Text
Segment Open
This was the month of feminism! I’m going to do this month’s book reviews a little differently and just do one book at a time. The two books I read were for my feminist book club. I underlined a lot of passages and wrote down quotes for my “Quotes Book” while I was reading, so I already had a lot of material for more in depth reviews.
This was the book for my September feminist book club. All of us thought that it was not nearly as soul stirring or as eloquent as The Beauty Myth was (our book for August), but we did think that it did have a lot of ideas that we certainly appreciated. I like that she views feminism as a loving way of life, which is very similar to how I view feminism-it is why I cannot separate my Christianity from my feminism either. (And why I have trouble fitting into most mainstream churches!) She says that, “feminism is the vision and practice of love. Feminism is acts of love that eliminate all form of domination […] Feminism is love in action.” This is very different than simply saying that feminism is women achieving equality to men, which is how many people define it. I prefer her way of “creating communities of love,” which would certainly go much farther ahead than just closing the wage gap, which in my mind, is simply a step in the right direction.
While we all liked a lot of her ideas, there was a lot that we vehemently disagreed with too! (That, in itself, was actually quite nice, as it led to a very spirited discussion!) Our main objection was that we thought her statements were way too broad and simplistic. For instance, she says that, “Acting dominant not only harms the person being dominated, but it also violates the dominator’s own inner core of love.” While we agreed that the patriarchal system of domination and coercion is negative and damaging, we thought her statement that acting dominant is harmful, with the implication that it is always harmful was incredibly too all or nothing thinking. (She could use some DBT!!!) Both of the other members in the group talked about how they are caregivers and how if they did not “act dominant” while on the job, then their client’s safety would be at stake. I believe there is a difference between “acting dominant” in a patriarchal, coercive way and “acting dominant” in a loving, caring way. I would have to read the book again to see if she makes that distinction using different words.
I also thought her explanations for people’s behavior were often too simplistic. She never addresses the mind-body connection. She seems to think that all mental illnesses are the result of not receiving enough love and never accounts for chemical imbalances. The “Power of Love” section is particularly problematic. She first talks about suicidal ideation in regards to murderers,which is absolutely ridiculous and stigmatizing. Then on p.119 she talks about people with mental illnesses in a very impersonal and dehumanizing way. I was a bit shocked after all of her speech about giving respect to all humans. Her reasons were all too simplistic. I get that she is trying to illustrate that these people are all out of touch with their “inner core of love,” but I found her language very triggering as someone who has severe mental illness, myself and I felt it was very insensitive and potentially ablest. Also, it is hard to be in touch with one’s inner core of love if one’s brain chemistry is mixed up and she never once in the book mentions anything about the mind-body connection, brain chemistry, or genetics, which again, leads me to believe that her take on mental illness is way too simplistic. All in all, she seemed to flip-flop between not giving people any responsibility for their actions or feelings and then giving them too much.
Segment Closed
What needs to be done
Return, word for word, the stretch of the review that begins at the words "This was the month" and ends after "in depth reviews.". Rely on the review alone and draw on no other source.

(Stored dataset items)
Segment Open
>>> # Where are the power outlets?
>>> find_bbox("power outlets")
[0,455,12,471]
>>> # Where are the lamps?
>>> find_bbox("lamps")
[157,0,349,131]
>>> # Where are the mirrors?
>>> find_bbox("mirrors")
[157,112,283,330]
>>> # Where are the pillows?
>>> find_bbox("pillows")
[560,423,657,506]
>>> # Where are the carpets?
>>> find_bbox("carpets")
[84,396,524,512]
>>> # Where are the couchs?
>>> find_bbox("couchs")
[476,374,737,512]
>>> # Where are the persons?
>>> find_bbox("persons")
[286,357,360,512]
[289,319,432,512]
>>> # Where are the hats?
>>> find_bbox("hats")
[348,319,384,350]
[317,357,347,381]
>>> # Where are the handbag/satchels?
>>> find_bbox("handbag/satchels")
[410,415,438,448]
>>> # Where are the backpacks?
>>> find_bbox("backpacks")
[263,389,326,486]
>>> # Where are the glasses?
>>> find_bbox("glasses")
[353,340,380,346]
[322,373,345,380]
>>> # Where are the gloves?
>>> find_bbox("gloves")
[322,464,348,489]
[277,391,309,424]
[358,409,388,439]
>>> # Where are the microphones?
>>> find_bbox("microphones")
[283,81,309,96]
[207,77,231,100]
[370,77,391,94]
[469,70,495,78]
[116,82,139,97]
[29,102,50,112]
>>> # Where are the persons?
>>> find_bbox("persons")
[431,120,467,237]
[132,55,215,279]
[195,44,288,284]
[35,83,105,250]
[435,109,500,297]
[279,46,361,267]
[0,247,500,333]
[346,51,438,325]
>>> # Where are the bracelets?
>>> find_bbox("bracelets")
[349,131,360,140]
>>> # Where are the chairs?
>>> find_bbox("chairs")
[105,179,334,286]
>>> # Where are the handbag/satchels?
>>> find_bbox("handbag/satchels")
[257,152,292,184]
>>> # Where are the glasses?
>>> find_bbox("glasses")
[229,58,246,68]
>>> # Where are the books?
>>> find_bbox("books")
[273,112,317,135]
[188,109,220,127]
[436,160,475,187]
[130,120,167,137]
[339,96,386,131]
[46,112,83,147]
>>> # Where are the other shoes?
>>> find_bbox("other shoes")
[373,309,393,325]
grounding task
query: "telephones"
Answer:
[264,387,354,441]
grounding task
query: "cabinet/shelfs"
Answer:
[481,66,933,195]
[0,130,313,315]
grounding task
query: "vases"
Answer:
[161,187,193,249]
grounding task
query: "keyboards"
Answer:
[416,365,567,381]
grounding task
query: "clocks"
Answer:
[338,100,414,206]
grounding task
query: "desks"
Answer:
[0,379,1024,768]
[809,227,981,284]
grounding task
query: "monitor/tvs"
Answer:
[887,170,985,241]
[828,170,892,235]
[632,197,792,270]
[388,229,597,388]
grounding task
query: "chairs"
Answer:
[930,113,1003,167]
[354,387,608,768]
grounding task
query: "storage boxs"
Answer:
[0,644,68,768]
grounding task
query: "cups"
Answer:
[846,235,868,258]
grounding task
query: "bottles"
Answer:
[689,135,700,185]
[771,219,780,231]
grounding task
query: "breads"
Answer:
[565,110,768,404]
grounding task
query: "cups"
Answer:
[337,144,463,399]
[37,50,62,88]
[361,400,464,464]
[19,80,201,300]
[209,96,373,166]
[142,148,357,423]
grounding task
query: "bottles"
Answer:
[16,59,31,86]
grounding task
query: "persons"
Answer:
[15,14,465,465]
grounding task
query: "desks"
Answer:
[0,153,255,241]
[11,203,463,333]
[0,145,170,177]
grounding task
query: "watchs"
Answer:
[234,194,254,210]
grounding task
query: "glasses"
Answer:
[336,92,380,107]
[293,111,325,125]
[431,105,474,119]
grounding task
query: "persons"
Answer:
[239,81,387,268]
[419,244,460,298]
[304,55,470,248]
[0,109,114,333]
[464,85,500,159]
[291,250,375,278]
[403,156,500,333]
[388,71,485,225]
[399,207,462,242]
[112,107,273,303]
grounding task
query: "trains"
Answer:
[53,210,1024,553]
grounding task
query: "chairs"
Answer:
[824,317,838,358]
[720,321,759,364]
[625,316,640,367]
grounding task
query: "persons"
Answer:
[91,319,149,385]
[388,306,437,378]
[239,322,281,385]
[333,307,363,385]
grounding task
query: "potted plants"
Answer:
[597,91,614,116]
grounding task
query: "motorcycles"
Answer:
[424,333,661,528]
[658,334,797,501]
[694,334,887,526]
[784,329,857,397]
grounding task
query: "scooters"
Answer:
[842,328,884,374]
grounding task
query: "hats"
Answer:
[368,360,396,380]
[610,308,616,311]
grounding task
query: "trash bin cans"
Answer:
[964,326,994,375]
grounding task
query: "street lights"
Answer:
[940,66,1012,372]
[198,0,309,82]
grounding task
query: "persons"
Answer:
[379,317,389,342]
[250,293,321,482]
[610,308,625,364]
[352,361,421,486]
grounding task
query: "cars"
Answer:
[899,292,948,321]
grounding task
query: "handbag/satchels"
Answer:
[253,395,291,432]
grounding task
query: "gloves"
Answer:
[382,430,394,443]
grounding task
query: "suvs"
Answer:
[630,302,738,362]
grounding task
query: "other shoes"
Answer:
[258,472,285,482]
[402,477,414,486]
Segment Closed
Response
This was the month of feminism! I’m going to do this month’s book reviews a little differently and just do one book at a time. The two books I read were for my feminist book club. I underlined a lot of passages and wrote down quotes for my “Quotes Book” while I was reading, so I already had a lot of material for more in depth reviews.